Szef gabinetu prezydenta Krzysztof Szczerski poinformował, że władze USA przekazały stronie izraelskiej krytyczną ocenę w sprawie niedopuszczenia do głosu prezydenta Andrzeja Dudy podczas obchodów 75. rocznicy wyzwolenia obozu Auschwitz-Birkenau, które odbędą się w Jerozolimie. Minister Krzysztof Szczerski spotkał się w Białym Domu z doradcą prezydenta Donalda Trumpa, a prywatnie jego zięciem, Jaredem Kushnerem, oraz kierownictwem Narodowej Rady Bezpieczeństwa.
Po piątkowej wizycie w Białym Domu Krzysztof Szczerski powiedział, że strona amerykańska w pełni rozumie decyzję prezydenta Andrzeja Dudy o tym, że nie weźmie udziału w konferencji organizowanej przez Yad Vashem. - Mamy wyraźne poparcie dla decyzji Pana Prezydenta Andrzeja Dudy w sprawie nieobecności w Jerozolimie, bardzo jasne niezadowolenie czy wręcz oburzenie z faktu nieudzielenia głosu polskiemu prezydentowi - powiedział minister.
Szef gabinetu prezydenta dodał, że niezadowolenie strony amerykańskiej zostało głośno wyrażone przez Biały Dom stronie izraelskiej. - Strona izraelska zna stanowisko strony amerykańskiej, ono zostało wprost przekazane organizatorom tych uroczystości - dodał.
Minister Szczerski poinformował, że na organizowane w Polsce obchody rocznicy wyzwolenia niemieckiego obozu Auschwitz-Birkenau 27 stycznia przyleci delegacja amerykańska pod przewodnictwem sekretarza skarbu Stevena Mnuchina.

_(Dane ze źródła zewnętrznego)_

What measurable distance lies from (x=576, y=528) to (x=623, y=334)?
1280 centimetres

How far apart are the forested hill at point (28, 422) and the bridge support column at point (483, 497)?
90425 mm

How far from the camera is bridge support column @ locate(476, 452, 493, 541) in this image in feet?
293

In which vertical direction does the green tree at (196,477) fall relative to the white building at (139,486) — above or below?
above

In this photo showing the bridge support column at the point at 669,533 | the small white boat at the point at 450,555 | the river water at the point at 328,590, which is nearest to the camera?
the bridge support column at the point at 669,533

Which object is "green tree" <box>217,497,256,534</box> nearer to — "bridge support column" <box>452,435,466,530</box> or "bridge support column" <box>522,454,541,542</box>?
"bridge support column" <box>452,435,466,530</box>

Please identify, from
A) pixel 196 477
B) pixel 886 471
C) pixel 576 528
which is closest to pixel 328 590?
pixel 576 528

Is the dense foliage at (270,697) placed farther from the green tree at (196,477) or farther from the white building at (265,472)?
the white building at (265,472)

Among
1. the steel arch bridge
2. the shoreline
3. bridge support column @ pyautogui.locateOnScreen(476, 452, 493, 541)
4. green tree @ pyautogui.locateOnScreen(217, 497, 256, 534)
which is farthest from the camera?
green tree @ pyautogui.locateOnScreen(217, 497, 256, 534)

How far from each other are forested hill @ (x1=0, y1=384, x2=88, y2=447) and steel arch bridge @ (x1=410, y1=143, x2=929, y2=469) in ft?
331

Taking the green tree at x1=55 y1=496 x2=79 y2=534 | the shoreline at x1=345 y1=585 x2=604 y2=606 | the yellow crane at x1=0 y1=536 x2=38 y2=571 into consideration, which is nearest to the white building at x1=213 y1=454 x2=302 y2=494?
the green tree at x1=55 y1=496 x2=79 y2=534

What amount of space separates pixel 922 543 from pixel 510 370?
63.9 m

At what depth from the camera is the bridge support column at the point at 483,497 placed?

23 stycznia w Yad Vashem w Jerozolimie odbędzie się Piąte Światowe Forum Holokaustu, które ma być poświęcone 75-leciu wyzwolenia byłego niemieckiego nazistowskiego obozu koncentracyjnego Auschwitz-Birkenau. Udział w wydarzeniu weźmie udział około 40 światowych przywódców, zabraknie jednak polskiego prezydenta - nasz kraj będzie reprezentował ambasador RP w Izraelu, Marek Magierowski. Andrzej Duda postanowił nie brać udziału w spotkaniu, gdy okazało się, że nie przewidziano jego przemówienia.
- Drogami dyplomatycznymi zwróciłem się do strony izraelskiej o to, aby była możliwość wystąpienia najwyższego przedstawiciela polskiego państwa wśród innych prezydentów w związku ze Światowym Dniem Holocaustu i 75. rocznicą wyzwolenia obozu Auschwitz-Birkenau - mówił prezydent. Organizatorzy nie wprowadzili jednak zmian w agendzie spotkania, a Andrzej Duda postanowił odwołać swój udział.
- Uważałem, że uniemożliwienie zabrania głosu prezydentowi państwa, z którego pochodzili obywatele, którzy byli większością ofiar Holokaustu, to nie tylko godzenie w interesy Rzeczypospolitej, w interes Polaków, ale przede wszystkim jest to zakłamywanie prawdy historycznej - tłumaczył. Przypomnijmy, że podczas spotkania zarezerwowano czas na przemówienie prezydenta Rosji.